Yargılamanın devamı sırasında 556 Sayılı KHK 42-1-c maddesinin Anayasa Mahkemesi’nin 24/07/2014 tarih 2013/147 Esas 2014/75 Karar sayılı kararı ile iptal edildiği, ancak aynı KHK 14. Maddenin yürürlükte olduğu gözetilerek, davanın iptal davası olarak yargılamasına devam edildiği, bu kez de temyiz aşamasında Anayasa Mahkemesi’nin 14.12.2016 tarihli, 2016/148 Esas- 2016/189 Karar sayılı ilamı ile; davanın hukuken dayanağı olan 556 sayılı KHK’nın 14.md.sinin, Anayasa’nın 35.maddesinin birinci fıkrasında düzenlenen “herkesin, mülkiyet ve miras haklarına sahip olduğu”, ikinci fıkrasında düzenlenen ” bu hakların, ancak kamu yararı amacıyla, kanunla sınırlanabileceği”, üçüncü fıkrasında “mülkiyet hakkının kullanılmasının toplum yararına aykırı olamayacağına” ilişkin düzenleme ile Anayasa’nın 91.maddesinin birinci fıkrasında düzenlenen “…sıkıyönetim ve olağanüstü haller saklı kalmak üzere, Anayasa’nın ikinci kısmının birinci ve ikinci bölümlerinde yer alan temel haklar, kişi hakları ve ödevleri ile dördüncü bölümünde yer alan siyasi haklar ve ödevler hanun hükmünde kararnamelerle düzenlenemeyeceğine” ilişkin düzenleme nedeniyle, mülkiyet hakkının da KHK ile düzenlenmesi mümkün olmadığından iptal edildiği ve Anayasa Mahkemesi’nin kararının 06.01.2017 tarihli resmi gazetede yayınlandığı anlaşılmıştır.

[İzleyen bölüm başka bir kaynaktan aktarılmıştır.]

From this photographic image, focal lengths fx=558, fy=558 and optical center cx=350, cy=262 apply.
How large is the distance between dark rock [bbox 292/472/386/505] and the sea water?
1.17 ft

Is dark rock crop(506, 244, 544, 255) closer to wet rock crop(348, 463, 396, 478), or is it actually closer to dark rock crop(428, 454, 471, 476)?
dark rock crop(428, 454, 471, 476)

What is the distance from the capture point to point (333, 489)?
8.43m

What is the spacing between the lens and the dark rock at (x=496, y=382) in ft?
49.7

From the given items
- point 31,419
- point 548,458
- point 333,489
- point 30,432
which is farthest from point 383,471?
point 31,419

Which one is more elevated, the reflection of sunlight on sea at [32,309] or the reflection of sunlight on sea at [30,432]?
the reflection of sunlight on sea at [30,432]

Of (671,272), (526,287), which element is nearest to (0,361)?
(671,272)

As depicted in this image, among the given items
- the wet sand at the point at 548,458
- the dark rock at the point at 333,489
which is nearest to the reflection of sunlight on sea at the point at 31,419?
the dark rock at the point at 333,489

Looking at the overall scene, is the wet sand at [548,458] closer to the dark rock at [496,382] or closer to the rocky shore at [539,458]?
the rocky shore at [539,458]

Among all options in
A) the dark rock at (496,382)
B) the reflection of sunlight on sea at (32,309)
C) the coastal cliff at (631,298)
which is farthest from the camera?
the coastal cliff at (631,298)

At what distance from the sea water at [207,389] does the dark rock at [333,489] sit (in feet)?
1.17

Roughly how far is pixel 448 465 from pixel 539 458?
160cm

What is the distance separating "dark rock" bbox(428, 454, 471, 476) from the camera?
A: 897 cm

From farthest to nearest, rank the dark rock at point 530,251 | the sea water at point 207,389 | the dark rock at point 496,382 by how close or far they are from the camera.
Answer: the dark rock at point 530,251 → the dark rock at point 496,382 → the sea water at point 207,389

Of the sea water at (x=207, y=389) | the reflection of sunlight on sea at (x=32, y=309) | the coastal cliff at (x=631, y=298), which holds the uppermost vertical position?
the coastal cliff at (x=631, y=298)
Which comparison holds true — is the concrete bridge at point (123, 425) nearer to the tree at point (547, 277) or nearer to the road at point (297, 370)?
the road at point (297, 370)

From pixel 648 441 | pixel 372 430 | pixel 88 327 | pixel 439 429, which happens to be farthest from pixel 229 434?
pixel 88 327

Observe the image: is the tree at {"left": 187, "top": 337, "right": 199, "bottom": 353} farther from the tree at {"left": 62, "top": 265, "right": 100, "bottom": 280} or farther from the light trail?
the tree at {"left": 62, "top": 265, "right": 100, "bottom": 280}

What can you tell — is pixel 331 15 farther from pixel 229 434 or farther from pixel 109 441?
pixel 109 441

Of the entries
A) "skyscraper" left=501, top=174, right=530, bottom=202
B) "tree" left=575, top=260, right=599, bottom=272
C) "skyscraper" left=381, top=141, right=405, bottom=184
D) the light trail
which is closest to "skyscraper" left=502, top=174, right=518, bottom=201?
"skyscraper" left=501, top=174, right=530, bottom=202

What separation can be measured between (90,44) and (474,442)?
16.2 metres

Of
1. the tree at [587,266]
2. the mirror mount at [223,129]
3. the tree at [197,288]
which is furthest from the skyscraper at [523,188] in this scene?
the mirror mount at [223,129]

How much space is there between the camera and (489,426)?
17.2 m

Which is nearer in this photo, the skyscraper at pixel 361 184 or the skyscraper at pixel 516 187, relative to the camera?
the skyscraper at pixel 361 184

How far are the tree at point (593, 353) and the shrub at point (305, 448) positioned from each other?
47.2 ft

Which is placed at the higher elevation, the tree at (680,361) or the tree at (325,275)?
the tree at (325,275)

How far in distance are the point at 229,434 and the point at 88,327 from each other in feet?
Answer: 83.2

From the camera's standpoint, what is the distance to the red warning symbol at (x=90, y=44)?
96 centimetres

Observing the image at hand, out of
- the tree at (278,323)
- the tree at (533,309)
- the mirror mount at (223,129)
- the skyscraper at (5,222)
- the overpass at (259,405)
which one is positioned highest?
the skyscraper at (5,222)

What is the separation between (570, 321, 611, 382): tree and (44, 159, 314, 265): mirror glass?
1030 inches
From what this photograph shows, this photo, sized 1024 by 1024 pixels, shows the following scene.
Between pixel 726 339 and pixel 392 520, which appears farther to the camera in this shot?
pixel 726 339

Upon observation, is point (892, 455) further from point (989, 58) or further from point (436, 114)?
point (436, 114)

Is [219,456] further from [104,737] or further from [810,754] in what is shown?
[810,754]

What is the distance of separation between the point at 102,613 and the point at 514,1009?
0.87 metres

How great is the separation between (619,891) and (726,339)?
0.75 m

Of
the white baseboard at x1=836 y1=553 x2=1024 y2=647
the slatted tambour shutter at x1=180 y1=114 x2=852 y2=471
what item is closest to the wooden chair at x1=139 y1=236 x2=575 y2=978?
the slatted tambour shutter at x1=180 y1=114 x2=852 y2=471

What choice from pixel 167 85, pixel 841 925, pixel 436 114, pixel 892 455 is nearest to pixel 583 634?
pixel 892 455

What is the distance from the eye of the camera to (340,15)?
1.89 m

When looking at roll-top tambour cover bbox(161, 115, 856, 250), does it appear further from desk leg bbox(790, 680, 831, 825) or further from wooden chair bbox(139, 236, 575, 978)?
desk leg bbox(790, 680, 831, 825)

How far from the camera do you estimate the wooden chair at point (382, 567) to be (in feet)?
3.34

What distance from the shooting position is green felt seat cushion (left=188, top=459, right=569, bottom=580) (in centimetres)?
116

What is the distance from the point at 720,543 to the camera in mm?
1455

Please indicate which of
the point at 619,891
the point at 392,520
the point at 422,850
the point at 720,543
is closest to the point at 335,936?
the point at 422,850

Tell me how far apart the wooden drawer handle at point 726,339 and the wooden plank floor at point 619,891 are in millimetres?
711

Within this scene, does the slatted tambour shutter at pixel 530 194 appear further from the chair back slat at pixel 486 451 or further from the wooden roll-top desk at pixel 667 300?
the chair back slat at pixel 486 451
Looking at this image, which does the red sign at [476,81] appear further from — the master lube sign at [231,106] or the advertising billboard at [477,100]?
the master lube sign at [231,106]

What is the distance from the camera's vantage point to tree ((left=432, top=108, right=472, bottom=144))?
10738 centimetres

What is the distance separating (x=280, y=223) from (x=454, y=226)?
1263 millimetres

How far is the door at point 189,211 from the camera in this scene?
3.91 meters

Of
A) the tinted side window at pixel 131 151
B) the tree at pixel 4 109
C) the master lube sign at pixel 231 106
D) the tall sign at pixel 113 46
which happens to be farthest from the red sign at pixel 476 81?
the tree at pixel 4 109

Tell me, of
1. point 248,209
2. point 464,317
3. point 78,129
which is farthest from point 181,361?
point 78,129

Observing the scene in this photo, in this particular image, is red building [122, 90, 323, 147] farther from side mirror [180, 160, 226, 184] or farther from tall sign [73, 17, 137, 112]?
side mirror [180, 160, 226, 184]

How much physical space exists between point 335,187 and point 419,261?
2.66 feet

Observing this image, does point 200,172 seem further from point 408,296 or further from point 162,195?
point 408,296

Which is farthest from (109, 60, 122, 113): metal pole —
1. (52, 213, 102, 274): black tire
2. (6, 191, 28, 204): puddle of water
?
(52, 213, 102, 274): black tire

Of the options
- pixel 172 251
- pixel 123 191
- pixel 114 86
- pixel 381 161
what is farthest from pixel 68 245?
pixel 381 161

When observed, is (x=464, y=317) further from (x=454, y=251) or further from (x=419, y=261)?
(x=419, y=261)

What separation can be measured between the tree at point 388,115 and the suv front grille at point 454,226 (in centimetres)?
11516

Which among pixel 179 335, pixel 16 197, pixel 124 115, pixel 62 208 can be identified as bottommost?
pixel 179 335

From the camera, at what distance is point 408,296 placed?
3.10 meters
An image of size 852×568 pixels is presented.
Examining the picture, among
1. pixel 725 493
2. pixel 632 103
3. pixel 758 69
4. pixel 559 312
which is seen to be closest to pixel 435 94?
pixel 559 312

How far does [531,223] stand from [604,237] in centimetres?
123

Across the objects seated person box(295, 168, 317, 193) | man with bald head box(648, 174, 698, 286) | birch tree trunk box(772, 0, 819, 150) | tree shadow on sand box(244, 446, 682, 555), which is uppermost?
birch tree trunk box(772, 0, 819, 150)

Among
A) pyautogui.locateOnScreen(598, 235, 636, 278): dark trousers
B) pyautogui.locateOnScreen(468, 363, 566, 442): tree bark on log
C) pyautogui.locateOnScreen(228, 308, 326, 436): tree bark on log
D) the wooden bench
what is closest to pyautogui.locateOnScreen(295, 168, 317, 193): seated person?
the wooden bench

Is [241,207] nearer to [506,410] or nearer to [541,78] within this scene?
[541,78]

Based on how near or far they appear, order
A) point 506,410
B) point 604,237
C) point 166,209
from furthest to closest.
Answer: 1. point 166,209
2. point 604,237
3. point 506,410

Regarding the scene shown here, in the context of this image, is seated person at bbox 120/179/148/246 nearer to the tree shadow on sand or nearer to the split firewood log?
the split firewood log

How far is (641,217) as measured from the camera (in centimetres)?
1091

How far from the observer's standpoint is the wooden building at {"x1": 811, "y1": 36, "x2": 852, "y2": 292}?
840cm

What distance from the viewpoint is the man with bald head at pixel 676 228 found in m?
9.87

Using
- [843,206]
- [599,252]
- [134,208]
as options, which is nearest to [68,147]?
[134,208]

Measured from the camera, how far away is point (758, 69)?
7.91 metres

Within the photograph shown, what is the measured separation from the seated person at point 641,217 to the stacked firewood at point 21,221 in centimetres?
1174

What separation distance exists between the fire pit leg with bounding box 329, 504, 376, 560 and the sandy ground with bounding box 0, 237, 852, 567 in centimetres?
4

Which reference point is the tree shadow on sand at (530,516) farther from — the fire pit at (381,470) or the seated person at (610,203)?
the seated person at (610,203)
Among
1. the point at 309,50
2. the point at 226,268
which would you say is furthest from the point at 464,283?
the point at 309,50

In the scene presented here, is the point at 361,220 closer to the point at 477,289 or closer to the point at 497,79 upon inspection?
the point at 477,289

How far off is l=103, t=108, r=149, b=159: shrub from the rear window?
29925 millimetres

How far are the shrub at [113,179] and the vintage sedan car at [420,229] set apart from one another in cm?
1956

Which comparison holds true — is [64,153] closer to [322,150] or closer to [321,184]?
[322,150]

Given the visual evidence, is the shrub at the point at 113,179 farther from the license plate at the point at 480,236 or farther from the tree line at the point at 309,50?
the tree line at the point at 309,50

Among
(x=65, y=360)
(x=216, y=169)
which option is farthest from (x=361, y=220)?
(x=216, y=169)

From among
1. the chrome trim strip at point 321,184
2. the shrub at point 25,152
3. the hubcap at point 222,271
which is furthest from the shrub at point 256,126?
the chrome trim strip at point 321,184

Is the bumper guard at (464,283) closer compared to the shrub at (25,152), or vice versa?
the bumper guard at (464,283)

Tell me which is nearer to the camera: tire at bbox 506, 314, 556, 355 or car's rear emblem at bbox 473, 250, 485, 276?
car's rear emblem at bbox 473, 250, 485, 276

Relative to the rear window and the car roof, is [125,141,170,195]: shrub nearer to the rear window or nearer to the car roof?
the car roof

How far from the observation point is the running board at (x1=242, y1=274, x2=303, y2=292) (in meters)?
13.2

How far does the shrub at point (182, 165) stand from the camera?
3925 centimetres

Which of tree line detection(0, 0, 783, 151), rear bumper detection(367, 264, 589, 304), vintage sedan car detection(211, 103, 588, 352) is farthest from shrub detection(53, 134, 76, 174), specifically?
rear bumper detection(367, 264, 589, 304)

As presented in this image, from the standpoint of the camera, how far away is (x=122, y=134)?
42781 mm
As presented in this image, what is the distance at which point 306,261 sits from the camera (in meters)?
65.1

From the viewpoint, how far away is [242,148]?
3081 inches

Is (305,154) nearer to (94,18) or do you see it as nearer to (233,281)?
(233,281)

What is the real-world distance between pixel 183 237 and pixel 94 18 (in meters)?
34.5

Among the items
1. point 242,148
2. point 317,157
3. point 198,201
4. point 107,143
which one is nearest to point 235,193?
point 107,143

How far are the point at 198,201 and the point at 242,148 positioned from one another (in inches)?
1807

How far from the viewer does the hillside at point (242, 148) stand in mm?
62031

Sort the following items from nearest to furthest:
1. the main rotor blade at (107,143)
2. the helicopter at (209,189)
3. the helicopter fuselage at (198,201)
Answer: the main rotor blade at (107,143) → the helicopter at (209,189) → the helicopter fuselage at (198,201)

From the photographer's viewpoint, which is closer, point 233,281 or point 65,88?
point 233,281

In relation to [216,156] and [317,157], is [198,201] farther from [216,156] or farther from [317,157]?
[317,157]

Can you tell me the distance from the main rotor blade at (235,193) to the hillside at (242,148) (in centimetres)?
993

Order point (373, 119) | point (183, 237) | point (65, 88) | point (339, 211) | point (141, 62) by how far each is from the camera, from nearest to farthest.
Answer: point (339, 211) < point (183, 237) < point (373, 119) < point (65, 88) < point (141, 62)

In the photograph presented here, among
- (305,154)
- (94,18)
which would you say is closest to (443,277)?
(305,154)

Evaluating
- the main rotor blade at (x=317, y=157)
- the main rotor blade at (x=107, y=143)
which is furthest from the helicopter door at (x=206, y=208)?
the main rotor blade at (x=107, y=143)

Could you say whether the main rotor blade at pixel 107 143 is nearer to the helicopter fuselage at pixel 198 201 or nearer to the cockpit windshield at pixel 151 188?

1982 Anayasası 153.md.nin beşinci fıkrasında “iptal kararlarının geriye yürümeyeceği” ifade edilmekle, verilen iptal kararının tamamlanmış hukuki durum yada olaylara etkili olacak şekilde geçmişe dönük olarak uygulanması mümkün bulunmamaktadır. Ancak karara bağlanmamış veya kararı kesinleşmemiş tüm davalarda uygulanacağında ihtilaf bulunmamaktadır.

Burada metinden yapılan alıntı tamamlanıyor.